Elle se définit comme "femme de gauche et écologiste", mais cette diplomate du climat, âgée de 73 ans, réussira-t-elle l'exploit d'unir le Nouveau Front populaire derrière elle ?
"C'est une diplomate engagée à la fois sur le terrain écologique et sur le terrain social", qui n'a "jamais transigé avec ses convictions", a souligné mardi Olivier Faure, le patron du Parti socialiste à l'origine de la proposition de sa candidature comme Première ministre, une option soutenue par les écologistes et les communistes.
Mais La France insoumise voit en cette cheville ouvrière de la COP21 – la conférence de l'ONU qui a donné naissance à l'accord de Paris sur le climat - un profil susceptible de faire "rentrer par la fenêtre les macronistes" dans le gouvernement, dixit le coordinateur LFI Manuel Bompard.
Le 11 juillet, Laurence Tubiana cosignait dans Le Monde une tribune exhortant le NFP à "sans tarder tendre la main aux autres acteurs du front républicain pour discuter d'un programme d'urgence républicaine".
Et beaucoup rappellent que son nom circulait en macronie en 2020 pour le ministère de la Transition écologique... Une hypothèse qu'elle avait elle-même rejeté par avance : "Je ne crois plus à la politique des petits pas".
Très connue et respectée dans la sphère environnementale mais aussi dans les milieux économique et diplomatique, cette économiste a déjà agi aux côtés de la gauche dans le passé.
"Souplesse et assurance"
En 1997, elle rejoint ainsi le cabinet du Premier ministre socialiste Lionel Jospin, comme conseillère sur le développement durable, plongeant dans les négociations du protocole de Kyoto.
Quinze ans plus tard, en 2013, c'est également elle qui facilite le débat national voulu par le président François Hollande pour ébaucher l'avenir de l'énergie en France, avec des participants aussi divers que syndicats, ONG, élus et Medef.
Mais l'oeuvre majeure de Laurence Tubiana reste avant tout la construction complexe d'un compromis autour de l'accord de Paris sur le climat.
Elle consacre deux ans de sa vie à ces tractations historiques, sillonnant la planète pour élaborer un texte au langage parfois obscur mais capable de recueillir les signatures de la Chine comme des Etats-Unis.
Objectif: "pousser chaque pays à faire mieux", expliquait alors celle que tout le monde appelle "Laurence", petite femme aux cheveux argent et au sourire facile, qui au besoin sait aussi ne pas mâcher ses mots.

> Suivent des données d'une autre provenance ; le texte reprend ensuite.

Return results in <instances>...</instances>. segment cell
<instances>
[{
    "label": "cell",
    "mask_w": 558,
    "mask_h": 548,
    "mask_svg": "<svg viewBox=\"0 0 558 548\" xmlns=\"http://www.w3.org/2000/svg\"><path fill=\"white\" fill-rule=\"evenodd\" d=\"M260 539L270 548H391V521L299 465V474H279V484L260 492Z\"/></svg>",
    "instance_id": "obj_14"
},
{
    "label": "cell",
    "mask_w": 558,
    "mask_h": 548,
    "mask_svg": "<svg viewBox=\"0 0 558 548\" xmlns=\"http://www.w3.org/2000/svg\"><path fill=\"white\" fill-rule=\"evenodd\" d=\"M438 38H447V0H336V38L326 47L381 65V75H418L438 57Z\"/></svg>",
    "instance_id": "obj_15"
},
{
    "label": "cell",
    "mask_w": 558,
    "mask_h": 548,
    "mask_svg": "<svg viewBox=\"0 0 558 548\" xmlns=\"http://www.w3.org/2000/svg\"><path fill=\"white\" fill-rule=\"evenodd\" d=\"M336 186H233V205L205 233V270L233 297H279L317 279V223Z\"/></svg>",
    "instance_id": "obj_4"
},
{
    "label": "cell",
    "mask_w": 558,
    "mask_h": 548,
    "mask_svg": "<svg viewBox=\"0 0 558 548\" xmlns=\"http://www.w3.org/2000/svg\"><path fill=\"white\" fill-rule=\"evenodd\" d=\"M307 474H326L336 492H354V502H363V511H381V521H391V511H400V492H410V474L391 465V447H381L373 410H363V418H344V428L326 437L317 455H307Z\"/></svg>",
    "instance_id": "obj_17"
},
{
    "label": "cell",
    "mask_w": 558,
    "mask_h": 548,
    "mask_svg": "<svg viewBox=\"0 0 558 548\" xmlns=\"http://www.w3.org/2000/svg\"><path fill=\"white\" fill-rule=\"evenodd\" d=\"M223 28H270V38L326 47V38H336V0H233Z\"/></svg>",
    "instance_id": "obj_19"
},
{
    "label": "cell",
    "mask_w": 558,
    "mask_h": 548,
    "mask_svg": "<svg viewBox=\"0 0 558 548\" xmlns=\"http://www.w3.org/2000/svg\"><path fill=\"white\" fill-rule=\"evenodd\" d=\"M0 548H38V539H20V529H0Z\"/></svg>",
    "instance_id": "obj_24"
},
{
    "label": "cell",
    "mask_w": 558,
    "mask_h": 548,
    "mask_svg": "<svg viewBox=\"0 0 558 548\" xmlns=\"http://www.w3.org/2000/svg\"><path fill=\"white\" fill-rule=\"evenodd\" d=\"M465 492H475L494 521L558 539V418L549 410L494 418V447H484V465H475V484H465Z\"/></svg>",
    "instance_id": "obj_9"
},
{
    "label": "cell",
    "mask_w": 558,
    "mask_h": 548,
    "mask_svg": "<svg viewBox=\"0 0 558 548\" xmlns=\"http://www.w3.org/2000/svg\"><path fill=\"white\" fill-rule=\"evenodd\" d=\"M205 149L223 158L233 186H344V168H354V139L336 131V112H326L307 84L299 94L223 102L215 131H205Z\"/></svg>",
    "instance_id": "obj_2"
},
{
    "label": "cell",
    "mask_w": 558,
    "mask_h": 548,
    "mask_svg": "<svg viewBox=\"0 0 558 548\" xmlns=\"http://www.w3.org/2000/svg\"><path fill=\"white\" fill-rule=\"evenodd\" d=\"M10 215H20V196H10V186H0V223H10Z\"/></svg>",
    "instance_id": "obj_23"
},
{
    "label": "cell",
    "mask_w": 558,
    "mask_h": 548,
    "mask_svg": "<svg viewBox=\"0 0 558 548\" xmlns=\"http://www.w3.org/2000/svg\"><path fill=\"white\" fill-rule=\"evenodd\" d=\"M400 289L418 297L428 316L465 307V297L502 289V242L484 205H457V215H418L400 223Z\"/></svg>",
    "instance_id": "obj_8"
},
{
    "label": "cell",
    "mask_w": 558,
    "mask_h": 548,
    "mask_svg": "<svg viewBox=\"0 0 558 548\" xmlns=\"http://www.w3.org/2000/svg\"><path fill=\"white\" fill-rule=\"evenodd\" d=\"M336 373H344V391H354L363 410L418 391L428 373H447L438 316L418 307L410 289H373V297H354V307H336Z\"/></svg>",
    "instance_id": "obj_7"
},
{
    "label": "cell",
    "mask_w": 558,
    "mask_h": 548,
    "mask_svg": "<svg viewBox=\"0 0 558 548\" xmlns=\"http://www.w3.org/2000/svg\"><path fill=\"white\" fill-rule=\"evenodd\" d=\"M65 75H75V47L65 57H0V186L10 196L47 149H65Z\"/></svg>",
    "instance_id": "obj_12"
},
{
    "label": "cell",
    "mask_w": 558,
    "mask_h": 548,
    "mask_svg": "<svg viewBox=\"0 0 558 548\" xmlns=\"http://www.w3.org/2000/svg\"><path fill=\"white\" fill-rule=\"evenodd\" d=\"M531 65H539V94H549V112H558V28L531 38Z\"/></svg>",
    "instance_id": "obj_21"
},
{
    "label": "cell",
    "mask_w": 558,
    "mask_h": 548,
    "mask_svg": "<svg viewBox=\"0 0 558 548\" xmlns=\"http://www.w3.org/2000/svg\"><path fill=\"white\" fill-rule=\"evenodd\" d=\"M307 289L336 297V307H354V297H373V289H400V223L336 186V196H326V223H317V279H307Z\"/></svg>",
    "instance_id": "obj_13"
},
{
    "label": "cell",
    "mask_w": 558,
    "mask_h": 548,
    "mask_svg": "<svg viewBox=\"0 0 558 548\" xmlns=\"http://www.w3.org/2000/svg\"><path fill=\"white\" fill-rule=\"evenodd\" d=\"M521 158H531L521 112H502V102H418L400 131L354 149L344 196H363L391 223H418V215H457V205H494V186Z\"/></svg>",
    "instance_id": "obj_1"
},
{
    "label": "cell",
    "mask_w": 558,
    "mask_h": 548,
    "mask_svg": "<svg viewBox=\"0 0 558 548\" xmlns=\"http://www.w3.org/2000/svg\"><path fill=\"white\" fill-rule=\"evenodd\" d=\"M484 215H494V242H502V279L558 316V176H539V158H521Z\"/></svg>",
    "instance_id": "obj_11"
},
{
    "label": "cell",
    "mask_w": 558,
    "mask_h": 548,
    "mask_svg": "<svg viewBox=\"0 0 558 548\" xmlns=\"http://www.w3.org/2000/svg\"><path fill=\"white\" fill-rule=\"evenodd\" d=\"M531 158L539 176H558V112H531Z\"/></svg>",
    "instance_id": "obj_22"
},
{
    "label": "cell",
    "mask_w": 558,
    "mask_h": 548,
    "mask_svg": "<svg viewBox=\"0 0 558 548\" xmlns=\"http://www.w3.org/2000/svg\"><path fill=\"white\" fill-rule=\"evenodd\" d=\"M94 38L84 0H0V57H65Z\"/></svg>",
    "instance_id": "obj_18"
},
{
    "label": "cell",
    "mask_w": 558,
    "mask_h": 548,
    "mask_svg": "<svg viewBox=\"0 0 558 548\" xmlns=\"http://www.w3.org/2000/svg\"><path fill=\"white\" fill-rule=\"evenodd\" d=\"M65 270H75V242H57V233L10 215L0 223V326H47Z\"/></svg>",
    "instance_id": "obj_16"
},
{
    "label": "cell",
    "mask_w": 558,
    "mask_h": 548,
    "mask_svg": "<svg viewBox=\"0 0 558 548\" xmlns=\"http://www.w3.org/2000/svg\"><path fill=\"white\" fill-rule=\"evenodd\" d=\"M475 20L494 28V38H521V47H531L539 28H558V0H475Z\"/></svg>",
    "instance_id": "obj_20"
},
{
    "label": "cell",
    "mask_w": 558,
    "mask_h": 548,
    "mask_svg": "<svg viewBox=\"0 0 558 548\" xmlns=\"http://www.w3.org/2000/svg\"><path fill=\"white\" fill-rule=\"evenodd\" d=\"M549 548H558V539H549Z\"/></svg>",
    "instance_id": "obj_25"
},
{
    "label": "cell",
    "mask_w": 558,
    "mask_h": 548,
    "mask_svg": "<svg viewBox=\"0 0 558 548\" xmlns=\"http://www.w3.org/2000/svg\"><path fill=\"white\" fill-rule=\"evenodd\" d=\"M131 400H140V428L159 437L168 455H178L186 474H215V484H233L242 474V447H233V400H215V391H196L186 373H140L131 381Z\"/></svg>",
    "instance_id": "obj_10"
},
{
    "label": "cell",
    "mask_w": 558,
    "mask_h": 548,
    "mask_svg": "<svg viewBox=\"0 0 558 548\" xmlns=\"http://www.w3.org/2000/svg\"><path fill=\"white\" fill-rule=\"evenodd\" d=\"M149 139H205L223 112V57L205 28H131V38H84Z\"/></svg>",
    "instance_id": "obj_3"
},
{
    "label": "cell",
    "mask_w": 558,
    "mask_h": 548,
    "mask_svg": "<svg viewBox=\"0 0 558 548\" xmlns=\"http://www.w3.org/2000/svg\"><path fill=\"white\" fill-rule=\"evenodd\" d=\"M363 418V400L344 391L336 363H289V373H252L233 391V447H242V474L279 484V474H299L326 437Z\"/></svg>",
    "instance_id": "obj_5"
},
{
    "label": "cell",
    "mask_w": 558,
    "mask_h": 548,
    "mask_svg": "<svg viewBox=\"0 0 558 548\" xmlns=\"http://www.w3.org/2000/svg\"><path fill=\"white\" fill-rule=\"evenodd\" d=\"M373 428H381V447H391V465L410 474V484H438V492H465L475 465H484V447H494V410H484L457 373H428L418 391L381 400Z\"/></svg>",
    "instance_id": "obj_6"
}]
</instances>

"Elle incarne un équilibre entre souplesse et assurance", relevait Christiana Figueres, alors responsable climat de l'ONU, pointant son "CV unique" : "une universitaire, qui a compris la science du climat et fait assez de recherche économique pour anticiper les transformations à venir; et qui a travaillé pour des gouvernements".
Le climat, et son corollaire - la question énergétique - Laurence Tubiana y est venue "naturellement" par ses recherches sur l'agriculture et le développement, raconte l'intéressée, qui créa aussi une ONG, Solagral, et un institut de recherche, l'Iddri (Institut du développement et des relations internationales).
"Projet de société"
Intellectuelle assumée, maîtrisant parfaitement l'anglais, professeure à Columbia et Sciences Po, Laurence Tubiana aime la politique "mais d'une certaine façon".
En particulier quand il s'agit de questions internationales, précise l'université, née à Oran (Algérie), d'un père juriste qui travailla dans le tabac et le cinéma et d'une mère importatrice de meubles scandinaves.
Son action résolue pour la lutte contre le dérèglement climatique s'élargit en 2020 aux citoyens "lambda" avec la Convention citoyenne pour le climat, qu'elle a co-organisé. Une expérience politique inédite qui débouche selon elle sur un "vrai projet de société", mais dont elle critique la reprise très partielle par le gouvernement d'Emmanuel Macron.
L'experte est aussi membre depuis sa création en 2019 du Haut Conseil pour le climat (HCC), organisme indépendant chargé d'évaluer les politiques climatiques de la France.